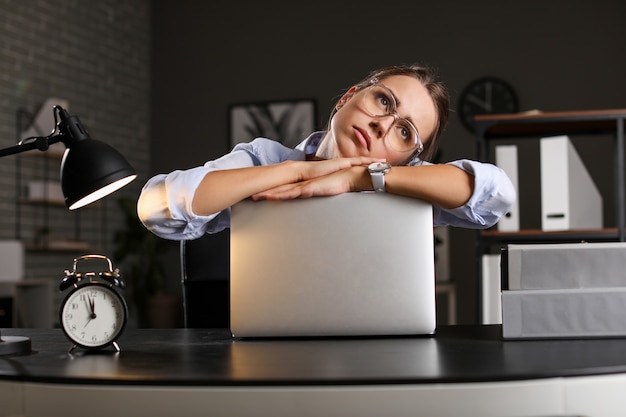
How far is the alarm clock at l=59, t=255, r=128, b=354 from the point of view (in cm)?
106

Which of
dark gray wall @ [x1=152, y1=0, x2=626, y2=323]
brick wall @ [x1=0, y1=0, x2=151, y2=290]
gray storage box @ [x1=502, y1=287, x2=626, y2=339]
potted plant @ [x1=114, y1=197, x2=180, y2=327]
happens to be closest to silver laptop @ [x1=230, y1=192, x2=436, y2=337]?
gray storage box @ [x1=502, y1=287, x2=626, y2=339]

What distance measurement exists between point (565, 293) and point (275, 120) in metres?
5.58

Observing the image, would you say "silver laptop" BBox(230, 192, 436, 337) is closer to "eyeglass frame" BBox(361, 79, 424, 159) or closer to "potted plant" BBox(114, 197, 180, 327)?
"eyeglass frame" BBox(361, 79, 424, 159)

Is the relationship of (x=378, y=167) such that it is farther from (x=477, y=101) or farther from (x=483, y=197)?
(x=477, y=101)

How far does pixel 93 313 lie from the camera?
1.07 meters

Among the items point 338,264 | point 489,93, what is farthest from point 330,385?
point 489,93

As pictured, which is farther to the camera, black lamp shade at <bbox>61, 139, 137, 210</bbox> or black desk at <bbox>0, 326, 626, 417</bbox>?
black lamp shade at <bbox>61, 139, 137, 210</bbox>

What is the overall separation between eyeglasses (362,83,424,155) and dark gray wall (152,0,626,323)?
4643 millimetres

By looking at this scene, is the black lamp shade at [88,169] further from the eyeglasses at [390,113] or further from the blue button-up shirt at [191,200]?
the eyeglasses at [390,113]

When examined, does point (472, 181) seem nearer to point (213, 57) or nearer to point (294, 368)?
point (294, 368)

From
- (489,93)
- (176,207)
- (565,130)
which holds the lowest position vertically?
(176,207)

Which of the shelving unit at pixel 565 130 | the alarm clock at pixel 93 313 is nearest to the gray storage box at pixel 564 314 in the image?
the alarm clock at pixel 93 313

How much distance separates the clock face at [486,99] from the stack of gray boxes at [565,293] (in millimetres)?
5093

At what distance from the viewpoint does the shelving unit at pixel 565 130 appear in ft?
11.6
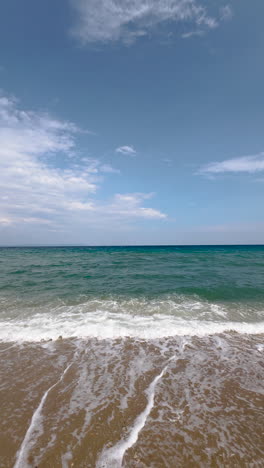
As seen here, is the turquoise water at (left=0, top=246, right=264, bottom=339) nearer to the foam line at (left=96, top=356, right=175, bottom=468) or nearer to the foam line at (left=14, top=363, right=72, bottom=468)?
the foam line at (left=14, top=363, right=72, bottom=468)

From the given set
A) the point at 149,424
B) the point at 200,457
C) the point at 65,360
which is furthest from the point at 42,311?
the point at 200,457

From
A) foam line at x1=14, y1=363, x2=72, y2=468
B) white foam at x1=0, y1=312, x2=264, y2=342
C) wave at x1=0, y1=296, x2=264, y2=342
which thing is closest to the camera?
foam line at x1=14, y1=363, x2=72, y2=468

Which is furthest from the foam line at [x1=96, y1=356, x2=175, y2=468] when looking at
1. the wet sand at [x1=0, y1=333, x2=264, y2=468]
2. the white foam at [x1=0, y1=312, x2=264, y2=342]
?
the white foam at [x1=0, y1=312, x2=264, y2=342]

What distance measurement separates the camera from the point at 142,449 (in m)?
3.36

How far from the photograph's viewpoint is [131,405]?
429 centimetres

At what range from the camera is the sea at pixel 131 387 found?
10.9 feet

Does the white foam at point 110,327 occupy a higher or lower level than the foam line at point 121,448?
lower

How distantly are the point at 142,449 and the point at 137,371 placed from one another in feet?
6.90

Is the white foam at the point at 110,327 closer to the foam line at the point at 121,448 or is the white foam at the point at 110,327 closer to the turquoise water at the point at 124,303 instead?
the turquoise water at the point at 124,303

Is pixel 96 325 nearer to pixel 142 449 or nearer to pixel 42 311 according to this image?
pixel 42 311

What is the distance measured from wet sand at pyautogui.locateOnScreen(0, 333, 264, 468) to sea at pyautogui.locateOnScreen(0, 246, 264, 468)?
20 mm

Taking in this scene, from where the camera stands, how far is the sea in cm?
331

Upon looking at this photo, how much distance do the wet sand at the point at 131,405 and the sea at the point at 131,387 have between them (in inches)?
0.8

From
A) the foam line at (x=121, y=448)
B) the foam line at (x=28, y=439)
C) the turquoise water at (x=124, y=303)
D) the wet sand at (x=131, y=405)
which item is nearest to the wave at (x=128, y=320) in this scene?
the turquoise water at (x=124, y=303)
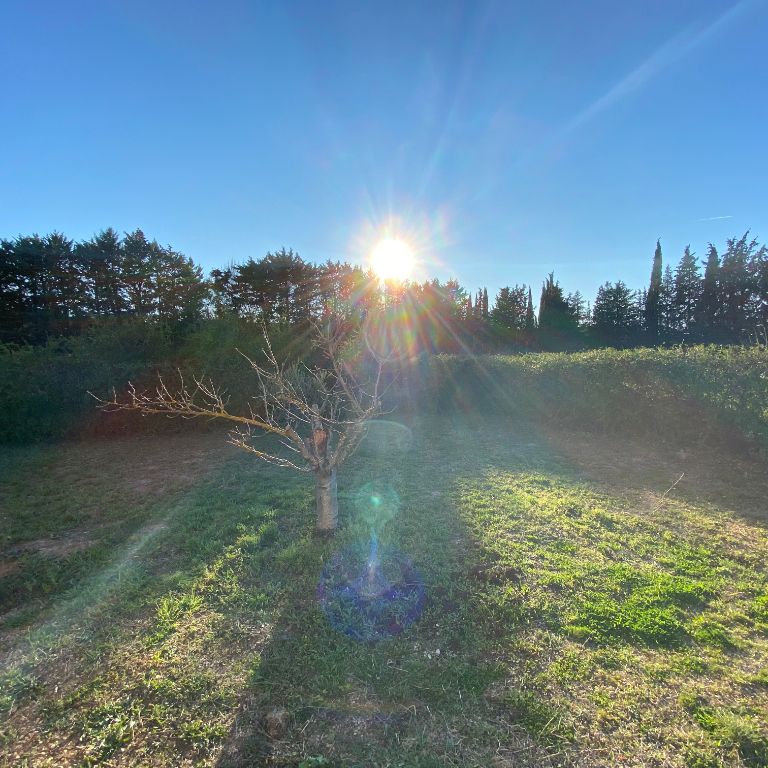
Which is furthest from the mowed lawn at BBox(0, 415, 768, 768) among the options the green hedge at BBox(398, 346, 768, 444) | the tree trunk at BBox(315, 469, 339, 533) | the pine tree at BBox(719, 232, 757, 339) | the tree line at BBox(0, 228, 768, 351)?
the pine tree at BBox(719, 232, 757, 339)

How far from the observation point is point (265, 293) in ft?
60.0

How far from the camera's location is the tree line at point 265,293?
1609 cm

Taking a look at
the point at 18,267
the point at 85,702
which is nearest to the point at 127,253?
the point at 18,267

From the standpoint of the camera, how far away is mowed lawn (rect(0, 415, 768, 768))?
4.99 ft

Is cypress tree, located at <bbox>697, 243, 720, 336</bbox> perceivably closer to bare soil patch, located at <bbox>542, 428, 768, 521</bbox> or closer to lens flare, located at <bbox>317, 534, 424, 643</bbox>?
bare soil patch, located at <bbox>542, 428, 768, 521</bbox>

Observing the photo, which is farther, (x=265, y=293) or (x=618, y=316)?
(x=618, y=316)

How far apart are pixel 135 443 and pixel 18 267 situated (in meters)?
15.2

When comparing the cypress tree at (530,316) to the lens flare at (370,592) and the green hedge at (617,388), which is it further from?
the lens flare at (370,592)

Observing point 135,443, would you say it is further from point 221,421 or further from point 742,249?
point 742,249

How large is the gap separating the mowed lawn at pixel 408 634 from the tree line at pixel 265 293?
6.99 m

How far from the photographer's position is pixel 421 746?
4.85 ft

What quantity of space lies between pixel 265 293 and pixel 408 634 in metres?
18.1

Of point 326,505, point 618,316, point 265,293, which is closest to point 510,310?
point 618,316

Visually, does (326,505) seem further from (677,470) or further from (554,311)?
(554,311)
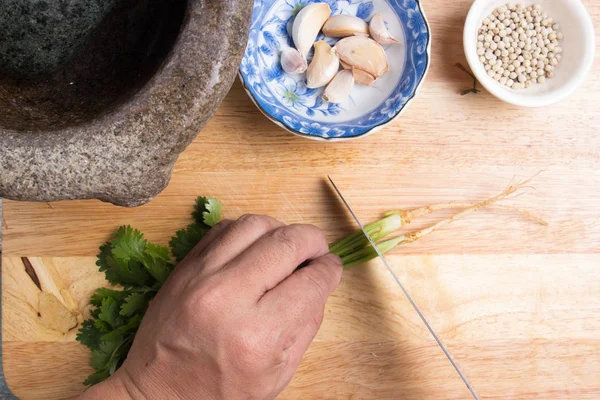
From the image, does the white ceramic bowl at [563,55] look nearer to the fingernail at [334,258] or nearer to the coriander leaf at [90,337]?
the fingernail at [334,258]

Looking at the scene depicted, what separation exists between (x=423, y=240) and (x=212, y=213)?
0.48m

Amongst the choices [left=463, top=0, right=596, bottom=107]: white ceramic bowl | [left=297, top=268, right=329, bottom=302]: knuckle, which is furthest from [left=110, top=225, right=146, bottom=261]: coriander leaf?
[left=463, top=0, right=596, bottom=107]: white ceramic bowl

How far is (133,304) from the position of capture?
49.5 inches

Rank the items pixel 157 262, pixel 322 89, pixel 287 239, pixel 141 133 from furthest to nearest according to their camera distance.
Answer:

──────────────────────────────

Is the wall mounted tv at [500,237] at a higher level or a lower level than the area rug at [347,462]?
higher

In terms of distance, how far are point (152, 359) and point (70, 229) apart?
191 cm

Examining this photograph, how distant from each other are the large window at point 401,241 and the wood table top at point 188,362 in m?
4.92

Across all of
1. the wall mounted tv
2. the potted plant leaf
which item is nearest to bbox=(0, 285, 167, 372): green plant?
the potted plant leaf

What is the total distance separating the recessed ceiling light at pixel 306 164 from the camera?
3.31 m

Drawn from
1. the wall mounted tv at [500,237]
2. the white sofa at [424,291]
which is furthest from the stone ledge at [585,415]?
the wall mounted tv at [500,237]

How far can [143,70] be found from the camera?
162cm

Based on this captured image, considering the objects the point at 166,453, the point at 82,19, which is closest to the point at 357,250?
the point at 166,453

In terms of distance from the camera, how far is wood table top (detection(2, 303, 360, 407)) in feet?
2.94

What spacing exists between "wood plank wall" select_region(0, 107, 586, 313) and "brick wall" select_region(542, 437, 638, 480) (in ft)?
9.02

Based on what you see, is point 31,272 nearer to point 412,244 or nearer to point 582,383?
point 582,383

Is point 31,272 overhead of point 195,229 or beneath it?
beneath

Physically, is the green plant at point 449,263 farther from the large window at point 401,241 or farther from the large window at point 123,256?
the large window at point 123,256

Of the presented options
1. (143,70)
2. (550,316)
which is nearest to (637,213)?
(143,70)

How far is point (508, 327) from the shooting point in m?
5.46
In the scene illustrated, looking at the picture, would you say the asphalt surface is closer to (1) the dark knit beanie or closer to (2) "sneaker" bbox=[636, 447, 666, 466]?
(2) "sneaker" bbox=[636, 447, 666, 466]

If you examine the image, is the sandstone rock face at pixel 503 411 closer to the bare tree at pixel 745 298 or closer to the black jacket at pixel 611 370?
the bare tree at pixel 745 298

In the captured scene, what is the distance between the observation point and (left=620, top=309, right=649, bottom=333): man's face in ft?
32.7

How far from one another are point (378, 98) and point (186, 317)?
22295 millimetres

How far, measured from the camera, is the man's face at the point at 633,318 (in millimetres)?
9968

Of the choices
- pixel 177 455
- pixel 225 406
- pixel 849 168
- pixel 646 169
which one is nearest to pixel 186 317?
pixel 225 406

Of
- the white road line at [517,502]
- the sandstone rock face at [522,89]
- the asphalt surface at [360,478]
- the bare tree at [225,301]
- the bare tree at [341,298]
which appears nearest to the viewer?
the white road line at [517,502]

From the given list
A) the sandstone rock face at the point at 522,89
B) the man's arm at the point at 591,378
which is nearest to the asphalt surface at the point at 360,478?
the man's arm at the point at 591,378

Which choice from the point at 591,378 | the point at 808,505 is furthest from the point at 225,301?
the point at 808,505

──────────────────────────────

# Aim of the exercise
Select each line of the records that contains the word "window" and copy those lines in full.

# Complete response
Examining this photograph, how distant from each other are the large window at point 401,241 and the wood table top at point 188,362 in m?
Physically, is the green plant at point 449,263 farther from the large window at point 401,241 or farther from the large window at point 123,256?
the large window at point 123,256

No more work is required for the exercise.